I hope it helps somebody. I've spent the last 2 days getting this together in a quite complicated script cleaning PDFs and InDesign files :)

Phil Harvey

Just a few comments:

You can avoid the "find" line by adding -overwrite_original to you ExifTool commands.  Also, the -args and -extractEmbedded options do nothing when writing.  As well, I don't see what use -XMPToolkit= is since you already removed all XMP with -all= earlier.  So I think this single ExifTool command will do what you want:

exiftool -all= -overwrite_original temp.pdf 2> /dev/null

- Phil
...where DIR is the name of a directory/folder containing the images.  On Mac/Linux/PowerShell, use single quotes (') instead of double quotes (") around arguments containing a dollar sign ($).

bertalanimre

Cheer Phil for the ideas.
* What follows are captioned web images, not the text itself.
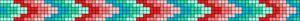 Alpha pattern #46968 variation #71183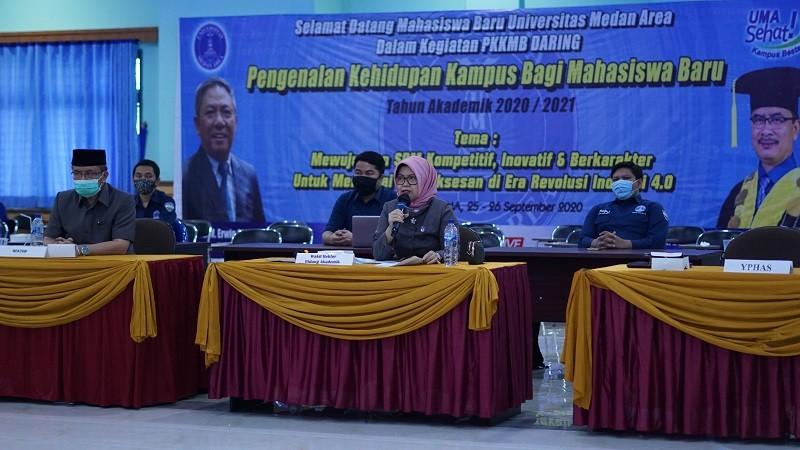 pemaparan-akademik-oleh-wakil-rektor-bidang-akademik-uma-pada-pkkmb-2020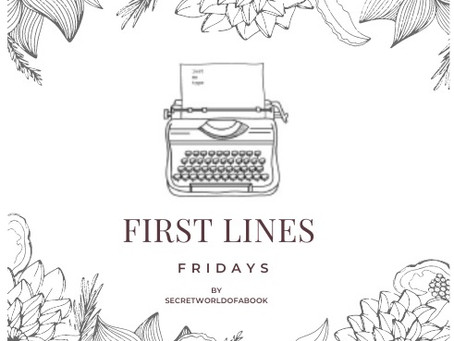 - First Lines Friday January 29th 2021 -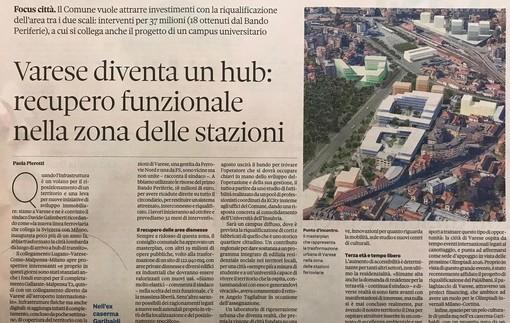 La Varese che verrà finisce sul Sole24Ore: «La città diventa hub»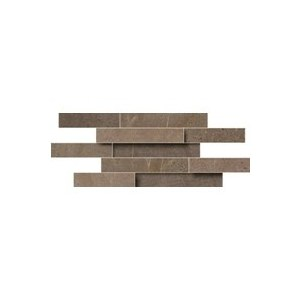 CONTEMPORA Burn Brick 3D 28*78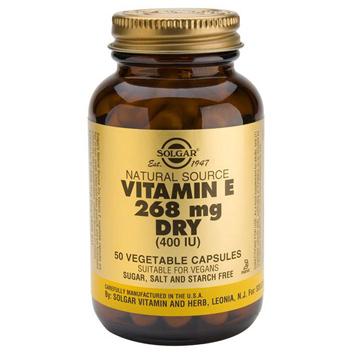 Dry Vitamin E 268mg Softgels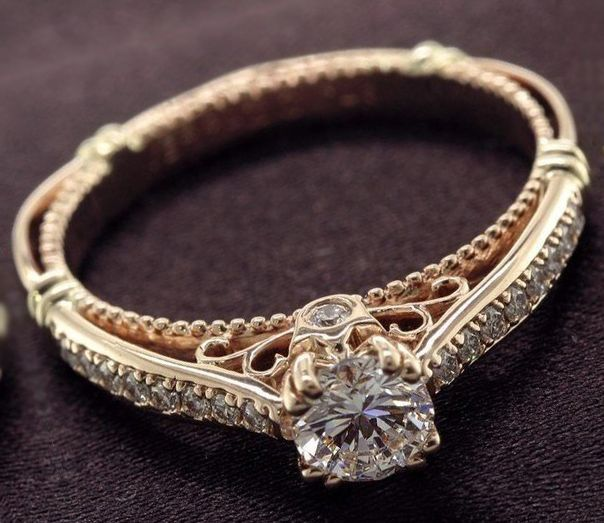 Antique Italian Wedding Rings New popular wedding rings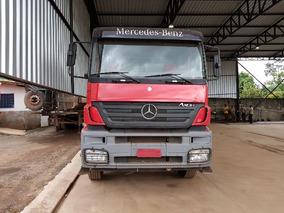 Mercedes -bens 3340 S Ano 2008/2008 (cavalinho)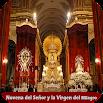 Novena del Señor y de la Virgen del Milagro 1.3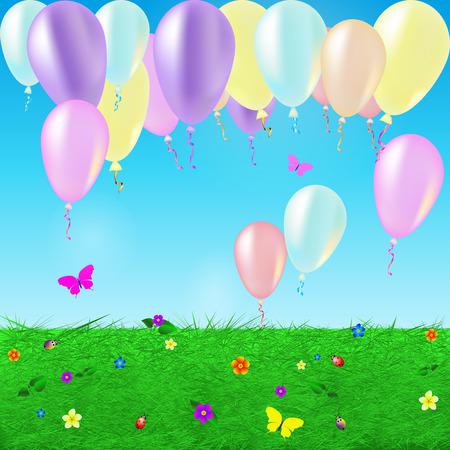 Tarjeta de cumpleaños con globos de colores y confeti en el paisaje soleado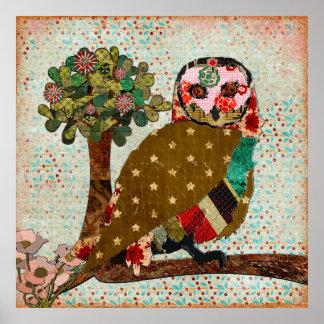 Poster vintage sonhador do dia da coruja cor-de-ro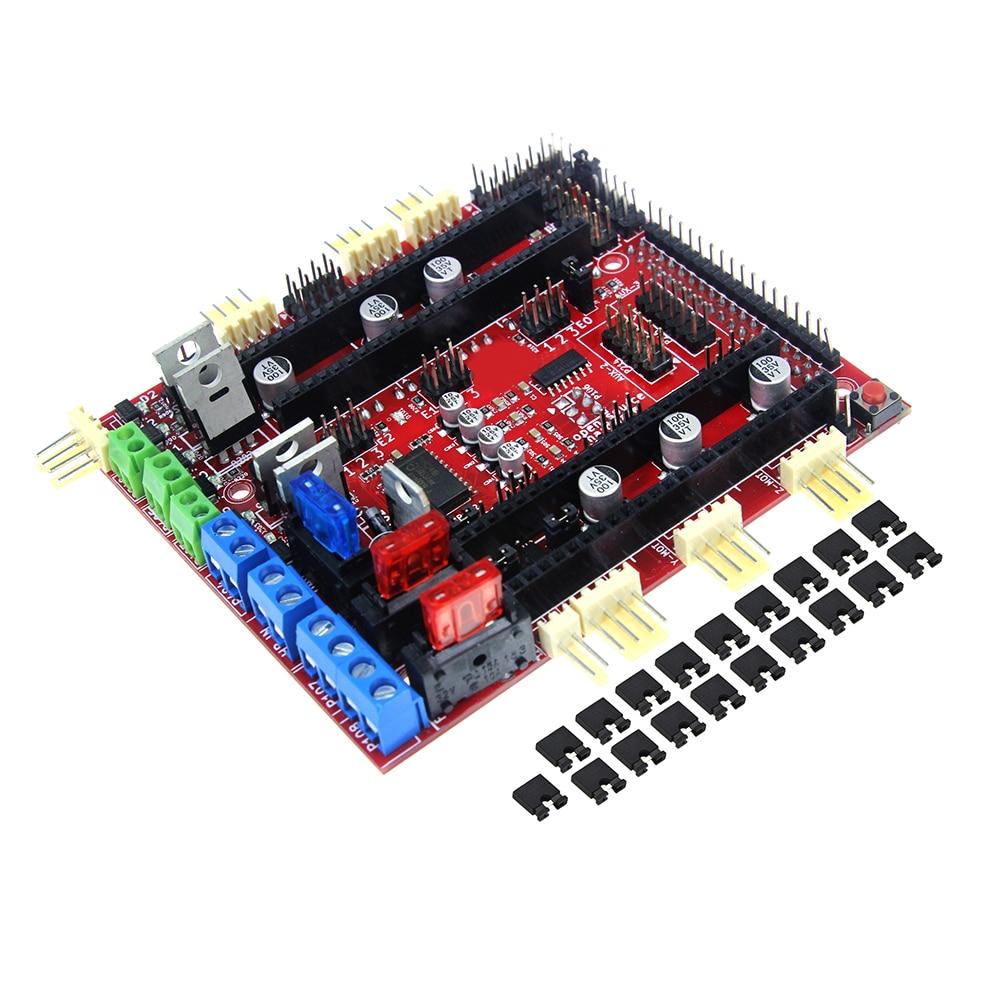 3D Printer Reprap Control Board 32bit RAMPS-FD Shield CortexM3 ARM Ramps1.4 Improved Version robotale ramps 1 4 reprap mendelprusa 3d printer control board red black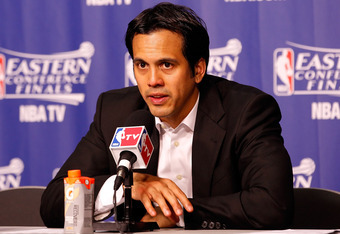 MIAMI, FL - JUNE 09:  Head coach Erik Spoelstra of the Miami Heat talks to the media following game seven of the Eastern Conference Finals Game in the 2012 NBA Playoffs against the Boston Celtics at American Airlines Arena on June 9, 2012 in Miami, Florid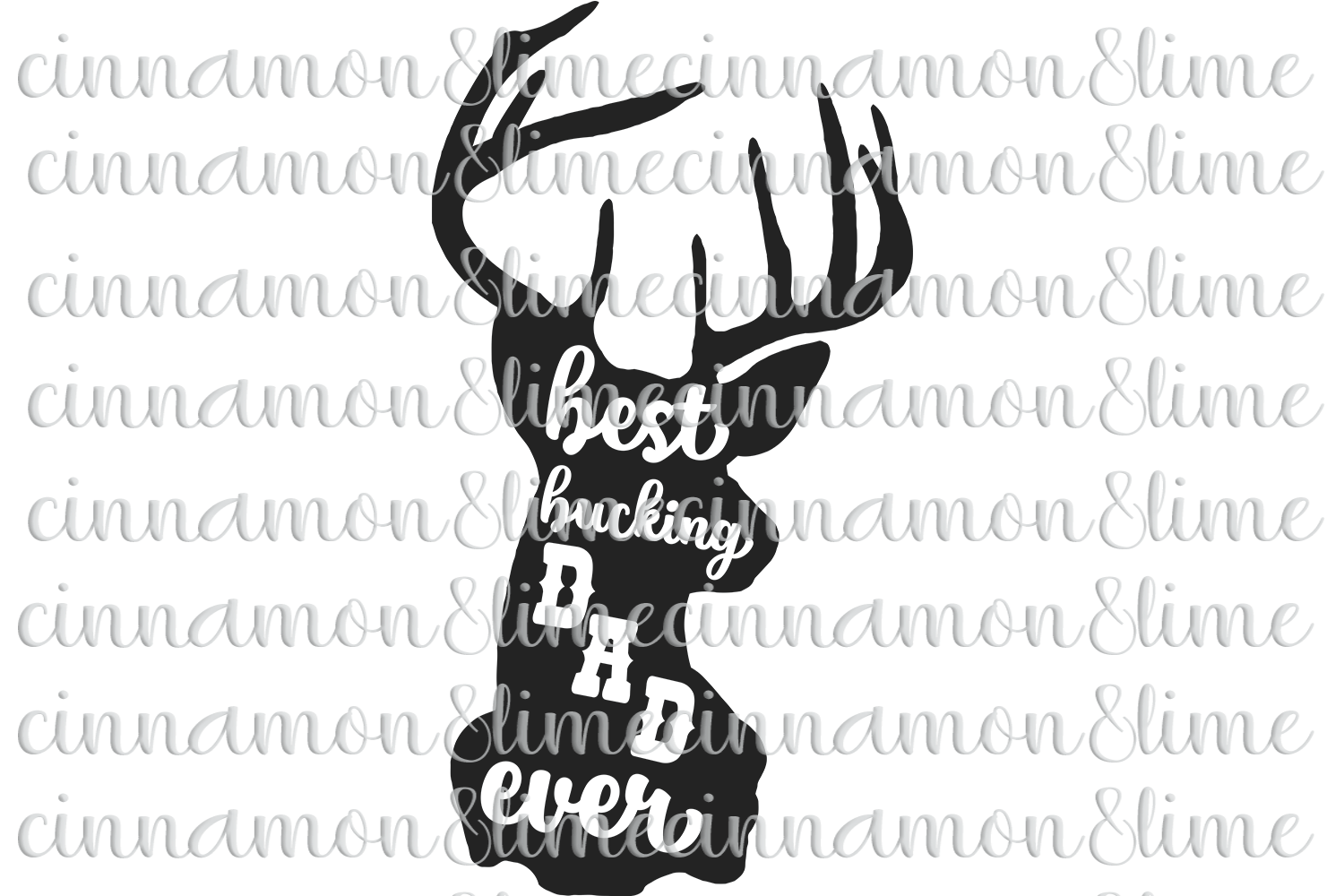 Best Bucking Dad Ever SVG example image 1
In the next version, I'll implement it.

However the XMPToolkit is being written back into the file once. Honestly I've skipped one line from my own script where I add a title and an author with Exiftool. Then the XMPToolkit get's filled up telling that the file was modified with Exiftool. That is why I've got this last part sticked in.

But cheers again. You are a great help to all of us. :) And I thank you for that!

Phil Harvey

OK then, the command would be:

exiftool -all= -xmptoolkit= -author="author name" -title="some title" -overwrite_original temp.pdf 2> /dev/null

Still, no need for multiple commands.

- Phil
...where DIR is the name of a directory/folder containing the images.  On Mac/Linux/PowerShell, use single quotes (') instead of double quotes (") around arguments containing a dollar sign ($).

bertalanimre


soozie

Phil,

I deleted my pdf metadata Creator and Creator Tool by using:

exiftool -creator= xxx.PDF

Is this thread saying they are not actually deleted but rather still stored somewhere in the PDF?  I am using Windows so I am guessing some of this conversation doesn't apply to Windows.  Is that correct?

Thanks

Quote from: Phil Harvey on February 03, 2017, 11:26:32 AM
OK then, the command would be:

exiftool -all= -xmptoolkit= -author="author name" -title="some title" -overwrite_original temp.pdf 2> /dev/null

Still, no need for multiple commands.

- Phil

Phil Harvey

ExifTool does the same thing on all platforms.  Windows is not special.

I think that reading the start of the PDF tags documentation will answer your question.

- Phil
...where DIR is the name of a directory/folder containing the images.  On Mac/Linux/PowerShell, use single quotes (') instead of double quotes (") around arguments containing a dollar sign ($).